▸ 所给数据
-*-*-

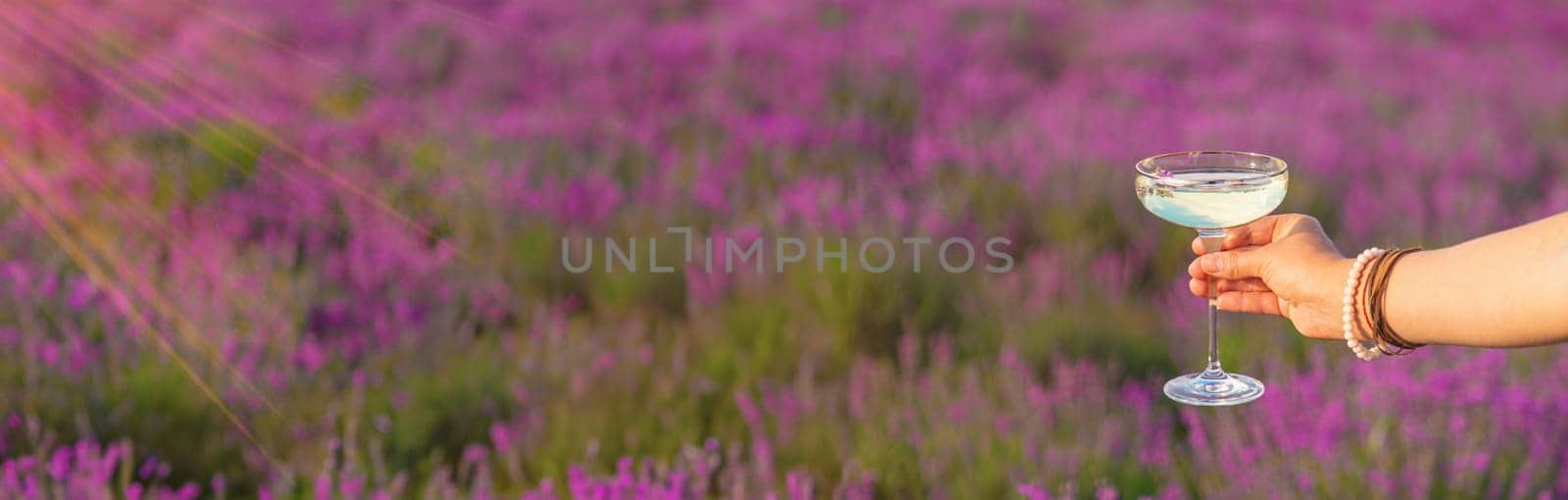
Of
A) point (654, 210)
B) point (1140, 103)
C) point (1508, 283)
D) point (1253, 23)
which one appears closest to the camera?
point (1508, 283)

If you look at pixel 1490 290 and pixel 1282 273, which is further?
pixel 1282 273

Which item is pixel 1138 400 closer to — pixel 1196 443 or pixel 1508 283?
pixel 1196 443

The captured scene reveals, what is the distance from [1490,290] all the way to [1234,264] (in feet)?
1.97

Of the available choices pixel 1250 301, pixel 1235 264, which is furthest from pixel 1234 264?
pixel 1250 301

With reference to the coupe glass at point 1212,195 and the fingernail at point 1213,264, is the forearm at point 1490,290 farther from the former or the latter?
the fingernail at point 1213,264

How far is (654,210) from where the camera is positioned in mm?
4953

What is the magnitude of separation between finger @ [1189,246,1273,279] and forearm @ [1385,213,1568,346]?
1.07 feet

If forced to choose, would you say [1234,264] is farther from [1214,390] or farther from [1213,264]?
[1214,390]

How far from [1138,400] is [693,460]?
1.01m

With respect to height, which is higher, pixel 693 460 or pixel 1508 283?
pixel 1508 283

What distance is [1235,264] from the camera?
272 cm

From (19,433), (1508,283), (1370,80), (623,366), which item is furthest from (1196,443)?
(1370,80)

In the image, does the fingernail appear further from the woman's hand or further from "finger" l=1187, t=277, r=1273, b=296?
"finger" l=1187, t=277, r=1273, b=296

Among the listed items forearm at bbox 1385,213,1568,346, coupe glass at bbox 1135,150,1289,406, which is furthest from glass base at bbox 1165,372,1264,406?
forearm at bbox 1385,213,1568,346
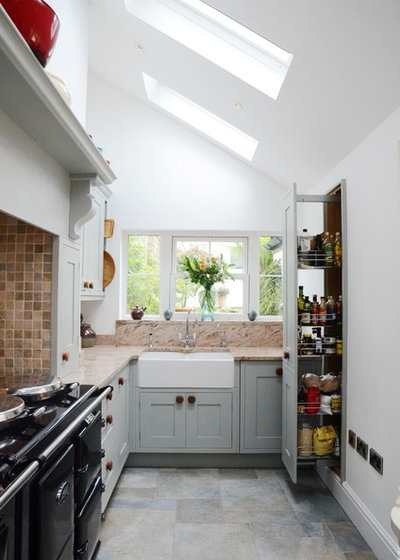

-*-*-

▸ 你的任务
请将从包含“What is the magnitude”的那一行到数据末尾的这一段（首尾都包括）改写成两列 CSV，列名为“内容”和“回答”，每条数据占一行，文本与其答案各放在一个带引号的字段中，换行一律改为空格。答案中不要包含图片。

▸ 参考答案
内容,回答
"What is the magnitude of separation between finger @ [1189,246,1273,279] and forearm @ [1385,213,1568,346]?","1.07 feet"
"If forced to choose, would you say [1234,264] is farther from [1214,390] or farther from [1213,264]?","[1214,390]"
"How far from [1138,400] is [693,460]?","1.01m"
"With respect to height, which is higher, pixel 693 460 or pixel 1508 283?","pixel 1508 283"
"What distance is [1235,264] from the camera?","272 cm"
"From (19,433), (1508,283), (1370,80), (623,366), which item is furthest from (1196,443)?","(1370,80)"
"In the image, does the fingernail appear further from the woman's hand or further from ""finger"" l=1187, t=277, r=1273, b=296?","""finger"" l=1187, t=277, r=1273, b=296"
"Among the listed items forearm at bbox 1385,213,1568,346, coupe glass at bbox 1135,150,1289,406, which is furthest from glass base at bbox 1165,372,1264,406?","forearm at bbox 1385,213,1568,346"